> **Requisiti del problema**:
Estrai tutte le righe dei record riportati qui sotto, copiandole identiche. Lascia fuori dalla risposta le immagini.

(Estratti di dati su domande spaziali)
################

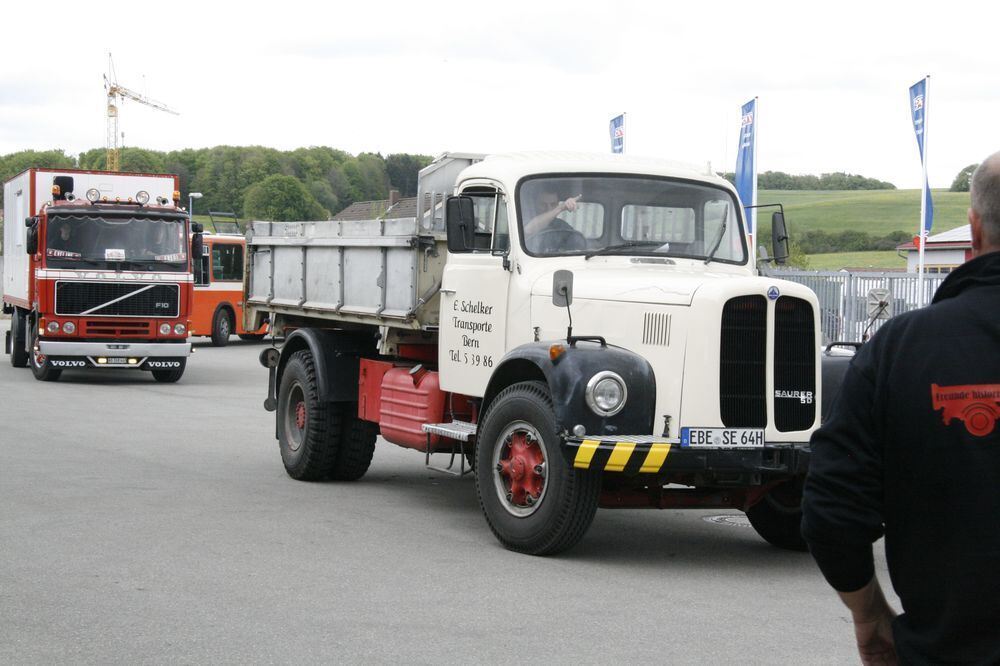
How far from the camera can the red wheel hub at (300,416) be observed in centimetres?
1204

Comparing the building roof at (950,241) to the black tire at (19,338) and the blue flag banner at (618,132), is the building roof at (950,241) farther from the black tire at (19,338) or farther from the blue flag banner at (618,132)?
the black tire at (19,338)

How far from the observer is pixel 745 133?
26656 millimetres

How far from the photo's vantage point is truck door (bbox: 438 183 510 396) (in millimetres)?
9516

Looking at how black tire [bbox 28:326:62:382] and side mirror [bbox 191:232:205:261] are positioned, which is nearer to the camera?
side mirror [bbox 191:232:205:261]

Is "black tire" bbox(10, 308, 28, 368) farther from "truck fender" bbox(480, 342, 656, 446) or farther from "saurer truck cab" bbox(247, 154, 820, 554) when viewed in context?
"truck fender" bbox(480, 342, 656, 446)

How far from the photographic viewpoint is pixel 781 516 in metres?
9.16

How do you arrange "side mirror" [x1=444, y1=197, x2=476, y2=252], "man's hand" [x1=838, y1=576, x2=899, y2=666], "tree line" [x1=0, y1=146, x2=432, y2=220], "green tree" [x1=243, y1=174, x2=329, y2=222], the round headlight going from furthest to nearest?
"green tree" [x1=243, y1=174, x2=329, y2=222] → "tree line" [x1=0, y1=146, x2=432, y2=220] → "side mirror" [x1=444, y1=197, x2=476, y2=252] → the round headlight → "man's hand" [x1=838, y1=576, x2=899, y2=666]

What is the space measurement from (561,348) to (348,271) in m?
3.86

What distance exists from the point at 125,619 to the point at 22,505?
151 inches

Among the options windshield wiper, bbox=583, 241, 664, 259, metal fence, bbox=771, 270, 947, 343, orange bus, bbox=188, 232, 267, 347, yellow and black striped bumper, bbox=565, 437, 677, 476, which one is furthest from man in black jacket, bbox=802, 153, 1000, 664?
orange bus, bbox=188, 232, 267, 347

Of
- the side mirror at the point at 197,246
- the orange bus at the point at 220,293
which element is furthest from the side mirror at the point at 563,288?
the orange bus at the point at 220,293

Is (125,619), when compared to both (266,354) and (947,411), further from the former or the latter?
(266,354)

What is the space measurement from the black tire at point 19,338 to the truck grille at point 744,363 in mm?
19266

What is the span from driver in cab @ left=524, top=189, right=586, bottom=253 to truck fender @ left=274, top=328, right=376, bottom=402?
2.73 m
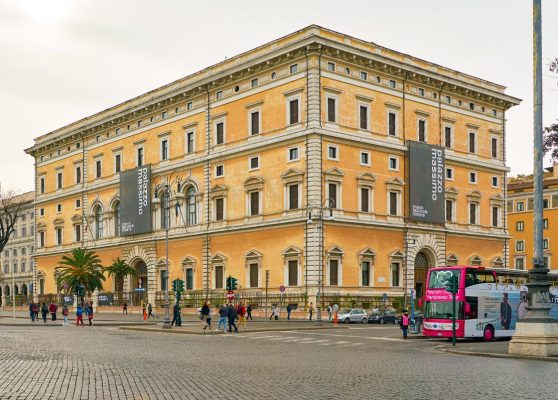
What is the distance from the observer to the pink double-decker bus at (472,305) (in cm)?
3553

################

> **Soluzione del problema**:
How far from the camera can the red wheel hub at (300,416) be observed in centimetres?
1204

Comparing the building roof at (950,241) to the black tire at (19,338) and the blue flag banner at (618,132), is the building roof at (950,241) farther from the black tire at (19,338) or farther from the blue flag banner at (618,132)?
the black tire at (19,338)

How far from the observer is pixel 745 133?
26656 millimetres

How far from the photo's vantage point is truck door (bbox: 438 183 510 396) (in millimetres)?
9516

Looking at how black tire [bbox 28:326:62:382] and side mirror [bbox 191:232:205:261] are positioned, which is nearer to the camera?
side mirror [bbox 191:232:205:261]

Is "black tire" bbox(10, 308, 28, 368) farther from "truck fender" bbox(480, 342, 656, 446) or farther from "saurer truck cab" bbox(247, 154, 820, 554) when viewed in context?
"truck fender" bbox(480, 342, 656, 446)

How far from the photographic viewpoint is pixel 781 516 in metres?
9.16

How do you arrange "side mirror" [x1=444, y1=197, x2=476, y2=252], "man's hand" [x1=838, y1=576, x2=899, y2=666], "tree line" [x1=0, y1=146, x2=432, y2=220], "green tree" [x1=243, y1=174, x2=329, y2=222], the round headlight going from furthest to nearest?
"green tree" [x1=243, y1=174, x2=329, y2=222] → "tree line" [x1=0, y1=146, x2=432, y2=220] → "side mirror" [x1=444, y1=197, x2=476, y2=252] → the round headlight → "man's hand" [x1=838, y1=576, x2=899, y2=666]

What is the space measurement from (561,348) to (348,271) in m?
3.86

What distance exists from the point at 125,619 to the point at 22,505?
151 inches

Among the options windshield wiper, bbox=583, 241, 664, 259, metal fence, bbox=771, 270, 947, 343, orange bus, bbox=188, 232, 267, 347, yellow and black striped bumper, bbox=565, 437, 677, 476, which one is furthest from man in black jacket, bbox=802, 153, 1000, 664?
orange bus, bbox=188, 232, 267, 347

Of
- the side mirror at the point at 197,246
- the orange bus at the point at 220,293
which element is furthest from the side mirror at the point at 563,288?
the orange bus at the point at 220,293

Is (125,619), when compared to both (266,354) and (947,411), further from the former or the latter?
(266,354)

What is the space measurement from the black tire at point 19,338 to the truck grille at point 744,363 in mm?
19266

What is the span from driver in cab @ left=524, top=189, right=586, bottom=253 to truck fender @ left=274, top=328, right=376, bottom=402?
2.73 m
What is the distance from the observer to the pink double-decker bus at (472,305) (in cm)?
3553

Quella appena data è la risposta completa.